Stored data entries
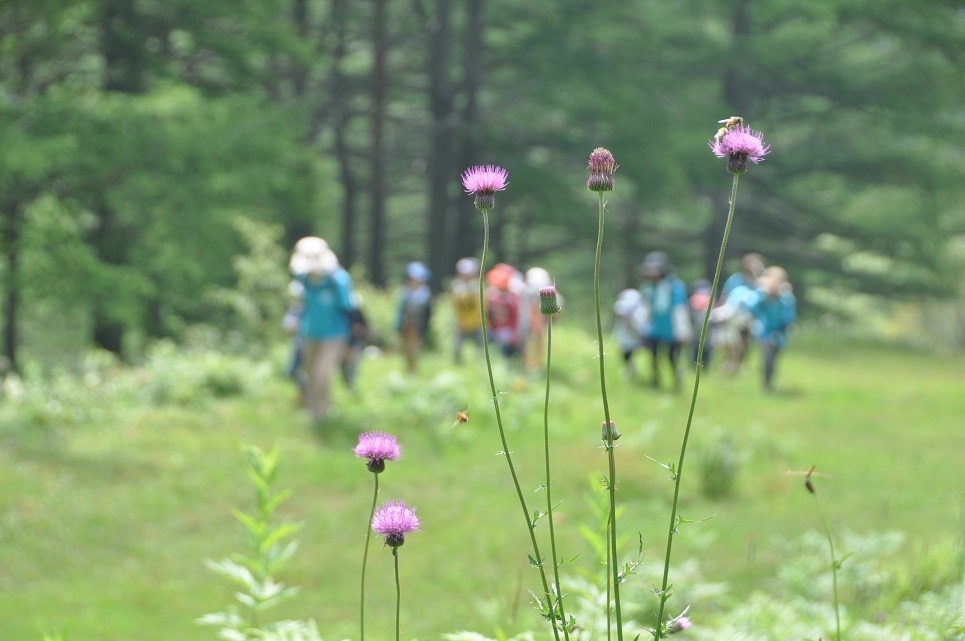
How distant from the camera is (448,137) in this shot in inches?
980

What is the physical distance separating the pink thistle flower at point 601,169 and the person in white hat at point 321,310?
898 cm

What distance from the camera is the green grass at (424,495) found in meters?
6.49

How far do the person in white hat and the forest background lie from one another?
5.07 m

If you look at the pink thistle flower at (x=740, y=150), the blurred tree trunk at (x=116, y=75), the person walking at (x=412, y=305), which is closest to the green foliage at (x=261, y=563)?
the pink thistle flower at (x=740, y=150)

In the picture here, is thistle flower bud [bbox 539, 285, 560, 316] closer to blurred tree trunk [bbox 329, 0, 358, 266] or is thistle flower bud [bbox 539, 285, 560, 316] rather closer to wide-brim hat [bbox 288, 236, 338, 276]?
wide-brim hat [bbox 288, 236, 338, 276]

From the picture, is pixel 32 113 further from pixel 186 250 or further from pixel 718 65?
pixel 718 65

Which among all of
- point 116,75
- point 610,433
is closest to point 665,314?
point 116,75

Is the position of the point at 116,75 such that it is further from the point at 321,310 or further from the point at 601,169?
the point at 601,169

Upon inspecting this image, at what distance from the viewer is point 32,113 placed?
1572cm

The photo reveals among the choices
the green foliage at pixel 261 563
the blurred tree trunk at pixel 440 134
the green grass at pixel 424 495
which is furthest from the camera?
the blurred tree trunk at pixel 440 134

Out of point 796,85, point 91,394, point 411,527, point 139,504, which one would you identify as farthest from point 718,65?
point 411,527

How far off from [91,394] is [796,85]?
2221 centimetres

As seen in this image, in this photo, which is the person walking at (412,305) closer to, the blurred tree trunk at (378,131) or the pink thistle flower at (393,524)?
the blurred tree trunk at (378,131)

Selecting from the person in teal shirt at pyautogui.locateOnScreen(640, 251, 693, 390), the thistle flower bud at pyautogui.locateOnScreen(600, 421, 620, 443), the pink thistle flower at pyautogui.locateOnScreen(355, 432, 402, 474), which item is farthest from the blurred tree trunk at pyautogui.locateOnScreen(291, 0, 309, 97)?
the thistle flower bud at pyautogui.locateOnScreen(600, 421, 620, 443)
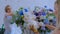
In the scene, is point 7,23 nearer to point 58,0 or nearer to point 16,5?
point 58,0

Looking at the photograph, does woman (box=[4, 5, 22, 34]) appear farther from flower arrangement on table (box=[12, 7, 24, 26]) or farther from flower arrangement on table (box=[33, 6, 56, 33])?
flower arrangement on table (box=[33, 6, 56, 33])

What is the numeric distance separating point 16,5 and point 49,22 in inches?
82.5

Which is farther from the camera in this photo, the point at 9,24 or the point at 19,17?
the point at 9,24

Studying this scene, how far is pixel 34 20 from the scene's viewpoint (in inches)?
49.8

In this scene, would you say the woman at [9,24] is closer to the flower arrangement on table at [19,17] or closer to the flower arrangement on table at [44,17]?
the flower arrangement on table at [19,17]

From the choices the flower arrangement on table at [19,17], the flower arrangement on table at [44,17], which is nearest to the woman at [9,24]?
the flower arrangement on table at [19,17]

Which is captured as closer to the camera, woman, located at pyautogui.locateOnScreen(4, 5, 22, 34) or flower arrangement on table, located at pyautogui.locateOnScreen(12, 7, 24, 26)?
flower arrangement on table, located at pyautogui.locateOnScreen(12, 7, 24, 26)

The request: Extract every line of text from the records above and reproduce each one verbatim, leaving the pictures out of your answer.

Final answer:
How distant from the camera is (448,137) in this shot in inches?
980

What is the physical distance separating the pink thistle flower at point 601,169 and the person in white hat at point 321,310?
898 cm

What distance from the camera is the green grass at (424,495) found in meters?
6.49

How far do the person in white hat and the forest background lie from one another?
5.07 m

If you look at the pink thistle flower at (x=740, y=150), the blurred tree trunk at (x=116, y=75), the person walking at (x=412, y=305), which is closest to the green foliage at (x=261, y=563)?
the pink thistle flower at (x=740, y=150)

In the picture here, is thistle flower bud [bbox 539, 285, 560, 316] closer to blurred tree trunk [bbox 329, 0, 358, 266] or is thistle flower bud [bbox 539, 285, 560, 316] rather closer to wide-brim hat [bbox 288, 236, 338, 276]?
wide-brim hat [bbox 288, 236, 338, 276]

From the picture, is pixel 32 113 further from pixel 186 250 or further from pixel 718 65?
pixel 718 65

Which among all of
- point 116,75
- point 610,433
is closest to point 665,314?
point 116,75

Is the position of the point at 116,75 such that it is further from the point at 321,310 or further from the point at 601,169?
the point at 601,169

Upon inspecting this image, at what distance from the viewer is point 32,113 placed?
1572cm

The photo reveals among the choices
the green foliage at pixel 261 563
the blurred tree trunk at pixel 440 134
the green grass at pixel 424 495
which is furthest from the camera?
the blurred tree trunk at pixel 440 134

Out of point 796,85, point 91,394, point 411,527, point 139,504, which one would you identify as farthest from point 718,65?
point 411,527

How far off from [91,394] is [796,85]?
2221 centimetres

As seen in this image, in this photo, which is the person walking at (412,305) closer to, the blurred tree trunk at (378,131) or the pink thistle flower at (393,524)?
the blurred tree trunk at (378,131)

Selecting from the person in teal shirt at pyautogui.locateOnScreen(640, 251, 693, 390), the thistle flower bud at pyautogui.locateOnScreen(600, 421, 620, 443), the pink thistle flower at pyautogui.locateOnScreen(355, 432, 402, 474), which item is farthest from the blurred tree trunk at pyautogui.locateOnScreen(291, 0, 309, 97)?
the thistle flower bud at pyautogui.locateOnScreen(600, 421, 620, 443)
In the scene, is point 7,23 nearer to point 58,0 or nearer to point 16,5?
point 58,0

Looking at the photograph, does woman (box=[4, 5, 22, 34]) appear farther from flower arrangement on table (box=[12, 7, 24, 26]) or farther from flower arrangement on table (box=[33, 6, 56, 33])?
flower arrangement on table (box=[33, 6, 56, 33])

What is the numeric distance separating point 16,5 and point 49,22 in inches?
82.5

Which is farther from the camera in this photo, the point at 9,24 or the point at 19,17?
the point at 9,24

Studying this scene, how far is pixel 34 20 from the scene's viewpoint (in inches)?
49.8

In this scene, would you say the woman at [9,24] is closer to the flower arrangement on table at [19,17] or closer to the flower arrangement on table at [44,17]?
the flower arrangement on table at [19,17]

From the choices the flower arrangement on table at [19,17], the flower arrangement on table at [44,17], which is nearest to the woman at [9,24]?
the flower arrangement on table at [19,17]

Which is captured as closer to the camera, woman, located at pyautogui.locateOnScreen(4, 5, 22, 34) or flower arrangement on table, located at pyautogui.locateOnScreen(12, 7, 24, 26)?
flower arrangement on table, located at pyautogui.locateOnScreen(12, 7, 24, 26)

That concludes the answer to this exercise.